Render the lines of the listing below, from the line containing "What separating distance" through the line containing "2674 millimetres", inclusive, as a Markdown table with columns Row and Line, one numbered row per line. Skip any blank lines.

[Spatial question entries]
* * *
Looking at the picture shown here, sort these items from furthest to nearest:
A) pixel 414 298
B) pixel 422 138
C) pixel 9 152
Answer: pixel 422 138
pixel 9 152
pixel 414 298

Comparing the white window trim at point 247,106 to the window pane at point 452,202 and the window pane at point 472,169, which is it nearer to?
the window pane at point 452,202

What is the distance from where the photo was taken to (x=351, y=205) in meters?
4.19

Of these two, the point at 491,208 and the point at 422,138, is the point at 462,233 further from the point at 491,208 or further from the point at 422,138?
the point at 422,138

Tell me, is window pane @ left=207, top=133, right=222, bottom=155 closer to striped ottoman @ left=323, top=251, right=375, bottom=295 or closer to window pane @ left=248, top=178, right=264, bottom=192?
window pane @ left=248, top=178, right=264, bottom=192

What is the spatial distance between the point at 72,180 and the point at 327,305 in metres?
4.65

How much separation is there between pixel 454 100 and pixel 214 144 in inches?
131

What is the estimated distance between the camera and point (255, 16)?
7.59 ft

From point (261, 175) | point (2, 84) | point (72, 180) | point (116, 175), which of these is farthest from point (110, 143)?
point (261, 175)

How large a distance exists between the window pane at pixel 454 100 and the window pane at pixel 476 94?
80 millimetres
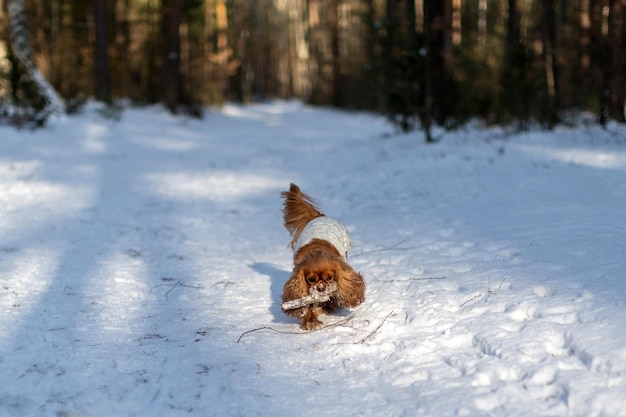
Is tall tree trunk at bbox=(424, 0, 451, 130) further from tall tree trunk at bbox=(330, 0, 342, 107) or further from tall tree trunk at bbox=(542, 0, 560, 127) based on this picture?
tall tree trunk at bbox=(330, 0, 342, 107)

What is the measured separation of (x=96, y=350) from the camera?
344cm

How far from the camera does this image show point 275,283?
4.95 meters

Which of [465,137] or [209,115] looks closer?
[465,137]

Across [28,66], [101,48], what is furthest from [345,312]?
[101,48]

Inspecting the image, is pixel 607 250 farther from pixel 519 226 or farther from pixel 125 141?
pixel 125 141

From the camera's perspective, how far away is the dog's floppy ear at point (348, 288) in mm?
3805

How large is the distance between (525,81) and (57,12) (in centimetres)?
1967

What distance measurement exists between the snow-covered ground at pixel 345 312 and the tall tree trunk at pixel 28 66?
1559 millimetres

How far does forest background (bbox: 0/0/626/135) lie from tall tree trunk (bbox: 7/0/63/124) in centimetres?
4

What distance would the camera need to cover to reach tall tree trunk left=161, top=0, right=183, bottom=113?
62.9ft

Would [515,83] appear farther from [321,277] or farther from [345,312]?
[321,277]

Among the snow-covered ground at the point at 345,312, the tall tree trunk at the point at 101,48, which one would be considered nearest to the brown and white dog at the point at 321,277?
the snow-covered ground at the point at 345,312

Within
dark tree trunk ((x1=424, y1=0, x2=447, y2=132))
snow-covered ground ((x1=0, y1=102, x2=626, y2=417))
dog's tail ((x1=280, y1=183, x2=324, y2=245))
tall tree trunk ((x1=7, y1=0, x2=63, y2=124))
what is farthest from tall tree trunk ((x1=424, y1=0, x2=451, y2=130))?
tall tree trunk ((x1=7, y1=0, x2=63, y2=124))

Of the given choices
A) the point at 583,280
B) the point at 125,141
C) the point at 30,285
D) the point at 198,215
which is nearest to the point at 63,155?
the point at 125,141
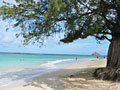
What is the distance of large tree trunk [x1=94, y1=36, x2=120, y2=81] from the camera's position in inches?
258

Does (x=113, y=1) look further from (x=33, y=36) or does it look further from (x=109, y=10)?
(x=33, y=36)

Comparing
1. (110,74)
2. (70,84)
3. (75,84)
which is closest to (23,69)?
(70,84)

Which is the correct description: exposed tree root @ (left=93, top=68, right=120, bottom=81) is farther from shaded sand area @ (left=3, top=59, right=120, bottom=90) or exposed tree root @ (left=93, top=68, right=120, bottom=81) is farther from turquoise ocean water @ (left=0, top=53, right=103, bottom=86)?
turquoise ocean water @ (left=0, top=53, right=103, bottom=86)

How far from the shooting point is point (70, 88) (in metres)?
5.62

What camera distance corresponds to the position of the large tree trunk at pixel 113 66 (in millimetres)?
6542

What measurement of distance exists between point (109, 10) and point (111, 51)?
8.40 feet

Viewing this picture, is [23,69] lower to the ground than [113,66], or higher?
lower

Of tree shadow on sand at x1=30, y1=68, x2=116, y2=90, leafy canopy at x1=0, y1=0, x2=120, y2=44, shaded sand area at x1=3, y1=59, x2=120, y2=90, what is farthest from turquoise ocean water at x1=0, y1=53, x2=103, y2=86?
leafy canopy at x1=0, y1=0, x2=120, y2=44

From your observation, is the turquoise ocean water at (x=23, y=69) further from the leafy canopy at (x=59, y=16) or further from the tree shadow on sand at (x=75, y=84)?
the leafy canopy at (x=59, y=16)

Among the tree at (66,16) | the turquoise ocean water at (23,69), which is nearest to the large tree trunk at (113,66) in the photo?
the tree at (66,16)

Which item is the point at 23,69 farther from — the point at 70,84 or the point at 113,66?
the point at 113,66

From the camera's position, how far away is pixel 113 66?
24.3 feet

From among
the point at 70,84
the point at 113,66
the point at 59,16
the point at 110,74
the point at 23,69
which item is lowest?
the point at 23,69

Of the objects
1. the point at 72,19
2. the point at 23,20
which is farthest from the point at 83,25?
the point at 23,20
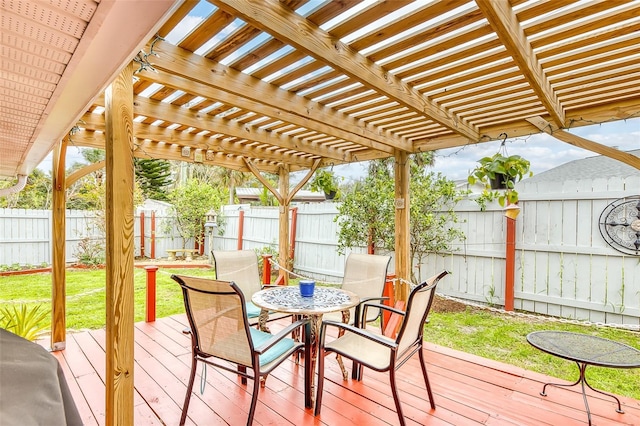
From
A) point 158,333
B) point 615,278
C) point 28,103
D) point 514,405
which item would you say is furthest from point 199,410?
point 615,278

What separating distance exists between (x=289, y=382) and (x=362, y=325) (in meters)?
0.77

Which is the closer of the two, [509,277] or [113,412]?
[113,412]

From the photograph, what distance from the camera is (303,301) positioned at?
2674 millimetres

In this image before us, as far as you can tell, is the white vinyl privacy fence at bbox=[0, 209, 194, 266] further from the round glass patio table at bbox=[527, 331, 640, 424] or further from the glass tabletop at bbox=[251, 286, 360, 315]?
the round glass patio table at bbox=[527, 331, 640, 424]

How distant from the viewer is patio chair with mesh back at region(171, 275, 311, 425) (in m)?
2.03

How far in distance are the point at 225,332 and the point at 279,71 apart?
179 cm

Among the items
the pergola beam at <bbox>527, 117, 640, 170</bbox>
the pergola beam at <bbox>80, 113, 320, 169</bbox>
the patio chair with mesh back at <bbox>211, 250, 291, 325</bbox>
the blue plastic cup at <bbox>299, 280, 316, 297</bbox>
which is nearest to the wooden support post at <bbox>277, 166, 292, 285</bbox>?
the pergola beam at <bbox>80, 113, 320, 169</bbox>

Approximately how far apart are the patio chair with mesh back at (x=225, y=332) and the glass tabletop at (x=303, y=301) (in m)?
0.20

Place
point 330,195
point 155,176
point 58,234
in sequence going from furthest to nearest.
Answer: point 155,176 → point 330,195 → point 58,234

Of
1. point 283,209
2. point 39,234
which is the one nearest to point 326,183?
point 283,209

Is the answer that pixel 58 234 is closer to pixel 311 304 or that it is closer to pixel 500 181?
pixel 311 304

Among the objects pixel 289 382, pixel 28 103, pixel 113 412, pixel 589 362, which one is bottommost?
pixel 289 382

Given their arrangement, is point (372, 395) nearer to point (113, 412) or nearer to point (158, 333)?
point (113, 412)

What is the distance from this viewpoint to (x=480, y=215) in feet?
16.5
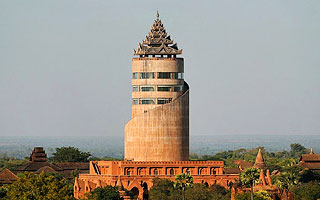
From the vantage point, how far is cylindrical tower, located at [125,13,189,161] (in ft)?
548

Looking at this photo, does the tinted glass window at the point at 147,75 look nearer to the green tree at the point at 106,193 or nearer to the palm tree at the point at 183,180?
the green tree at the point at 106,193

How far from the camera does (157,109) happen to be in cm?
16650

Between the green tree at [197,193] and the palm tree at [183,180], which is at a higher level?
the palm tree at [183,180]

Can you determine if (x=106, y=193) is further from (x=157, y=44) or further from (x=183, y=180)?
(x=157, y=44)

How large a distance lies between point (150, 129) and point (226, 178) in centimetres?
1217

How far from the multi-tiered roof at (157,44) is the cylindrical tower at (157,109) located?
14 cm

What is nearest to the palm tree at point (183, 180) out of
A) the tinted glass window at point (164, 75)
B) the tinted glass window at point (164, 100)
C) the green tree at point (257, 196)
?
the green tree at point (257, 196)

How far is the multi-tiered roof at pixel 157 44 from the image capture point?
168750 millimetres

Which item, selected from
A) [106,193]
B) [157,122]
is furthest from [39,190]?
[157,122]

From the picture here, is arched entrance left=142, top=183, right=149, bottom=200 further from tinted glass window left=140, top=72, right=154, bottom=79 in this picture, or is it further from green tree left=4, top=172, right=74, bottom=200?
green tree left=4, top=172, right=74, bottom=200

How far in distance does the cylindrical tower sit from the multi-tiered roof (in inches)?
5.3

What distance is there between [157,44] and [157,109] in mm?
9850

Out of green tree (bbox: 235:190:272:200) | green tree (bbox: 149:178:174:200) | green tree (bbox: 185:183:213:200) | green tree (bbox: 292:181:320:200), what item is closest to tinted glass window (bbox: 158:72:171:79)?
green tree (bbox: 149:178:174:200)

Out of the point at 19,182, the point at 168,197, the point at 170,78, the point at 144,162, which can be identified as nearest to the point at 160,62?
the point at 170,78
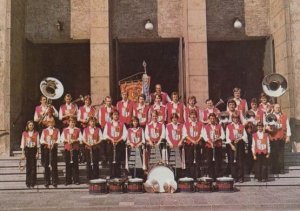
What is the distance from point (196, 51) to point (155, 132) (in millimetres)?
5040

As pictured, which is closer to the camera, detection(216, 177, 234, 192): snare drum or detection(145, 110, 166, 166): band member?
detection(216, 177, 234, 192): snare drum

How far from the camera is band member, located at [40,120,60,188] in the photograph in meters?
13.0

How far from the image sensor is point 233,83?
19391mm

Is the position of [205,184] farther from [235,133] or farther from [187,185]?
[235,133]

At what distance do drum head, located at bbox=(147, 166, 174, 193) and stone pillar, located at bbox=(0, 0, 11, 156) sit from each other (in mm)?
6056

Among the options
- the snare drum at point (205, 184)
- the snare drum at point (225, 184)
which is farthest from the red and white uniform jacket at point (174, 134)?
the snare drum at point (225, 184)

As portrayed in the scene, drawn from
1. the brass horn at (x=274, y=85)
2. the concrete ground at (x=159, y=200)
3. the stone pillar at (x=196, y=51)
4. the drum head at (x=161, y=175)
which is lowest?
the concrete ground at (x=159, y=200)

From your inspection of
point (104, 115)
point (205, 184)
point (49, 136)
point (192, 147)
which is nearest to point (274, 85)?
point (192, 147)

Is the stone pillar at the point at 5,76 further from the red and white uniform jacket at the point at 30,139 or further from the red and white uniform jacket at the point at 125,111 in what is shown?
the red and white uniform jacket at the point at 125,111

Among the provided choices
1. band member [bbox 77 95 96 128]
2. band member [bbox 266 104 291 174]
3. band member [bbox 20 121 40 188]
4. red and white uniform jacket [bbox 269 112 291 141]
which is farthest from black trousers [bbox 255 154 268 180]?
band member [bbox 20 121 40 188]

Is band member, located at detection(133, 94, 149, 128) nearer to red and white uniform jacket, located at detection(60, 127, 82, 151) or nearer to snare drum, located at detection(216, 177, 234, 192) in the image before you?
red and white uniform jacket, located at detection(60, 127, 82, 151)

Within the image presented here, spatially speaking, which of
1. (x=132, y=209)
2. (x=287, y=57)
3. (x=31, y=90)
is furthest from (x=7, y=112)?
(x=287, y=57)

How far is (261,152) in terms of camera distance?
42.9ft

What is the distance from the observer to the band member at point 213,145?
1297 centimetres
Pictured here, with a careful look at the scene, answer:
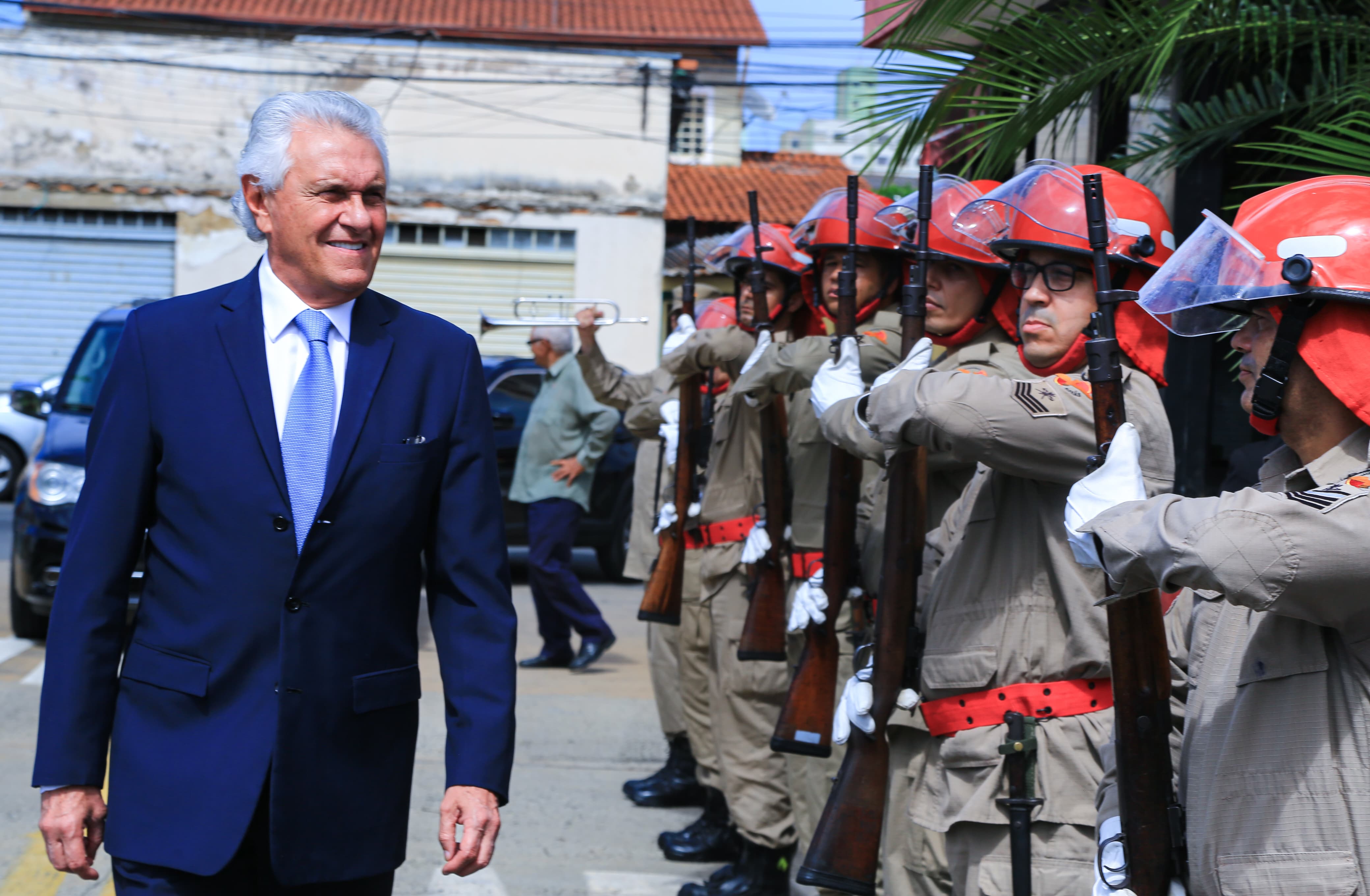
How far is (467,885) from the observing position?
488 centimetres

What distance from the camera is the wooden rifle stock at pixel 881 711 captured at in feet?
10.7

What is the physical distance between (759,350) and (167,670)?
9.18ft

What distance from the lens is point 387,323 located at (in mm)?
2611

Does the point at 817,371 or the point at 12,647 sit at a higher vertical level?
the point at 817,371

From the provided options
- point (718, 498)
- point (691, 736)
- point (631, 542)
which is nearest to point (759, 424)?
point (718, 498)

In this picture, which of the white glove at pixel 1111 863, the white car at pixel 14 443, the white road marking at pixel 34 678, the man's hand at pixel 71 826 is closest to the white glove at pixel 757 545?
the white glove at pixel 1111 863

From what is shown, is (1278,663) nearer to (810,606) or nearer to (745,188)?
(810,606)

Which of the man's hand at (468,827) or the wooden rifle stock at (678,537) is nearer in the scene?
the man's hand at (468,827)

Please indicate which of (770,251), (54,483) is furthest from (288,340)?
(54,483)

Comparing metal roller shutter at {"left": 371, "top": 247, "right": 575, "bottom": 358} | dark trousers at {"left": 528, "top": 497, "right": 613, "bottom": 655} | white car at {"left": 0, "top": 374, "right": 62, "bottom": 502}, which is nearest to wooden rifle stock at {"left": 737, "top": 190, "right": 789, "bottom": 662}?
dark trousers at {"left": 528, "top": 497, "right": 613, "bottom": 655}

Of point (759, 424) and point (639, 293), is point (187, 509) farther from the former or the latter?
point (639, 293)

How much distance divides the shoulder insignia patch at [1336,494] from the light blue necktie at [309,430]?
1.51m

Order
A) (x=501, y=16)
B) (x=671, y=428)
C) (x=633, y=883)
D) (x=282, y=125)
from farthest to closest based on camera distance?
1. (x=501, y=16)
2. (x=671, y=428)
3. (x=633, y=883)
4. (x=282, y=125)

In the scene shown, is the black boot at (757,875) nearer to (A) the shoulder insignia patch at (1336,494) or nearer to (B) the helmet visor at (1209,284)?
(B) the helmet visor at (1209,284)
* * *
Response to the task
| Row | Line |
|---|---|
| 1 | What separating distance exists between (x=289, y=382) and (x=362, y=325) (in meters)? |
| 2 | 0.77 |
| 3 | Which is the closer of the two, [509,277] or [113,412]? |
| 4 | [113,412] |
| 5 | From the photograph, what distance from the camera is (303,301) positioned at? |
| 6 | 2674 millimetres |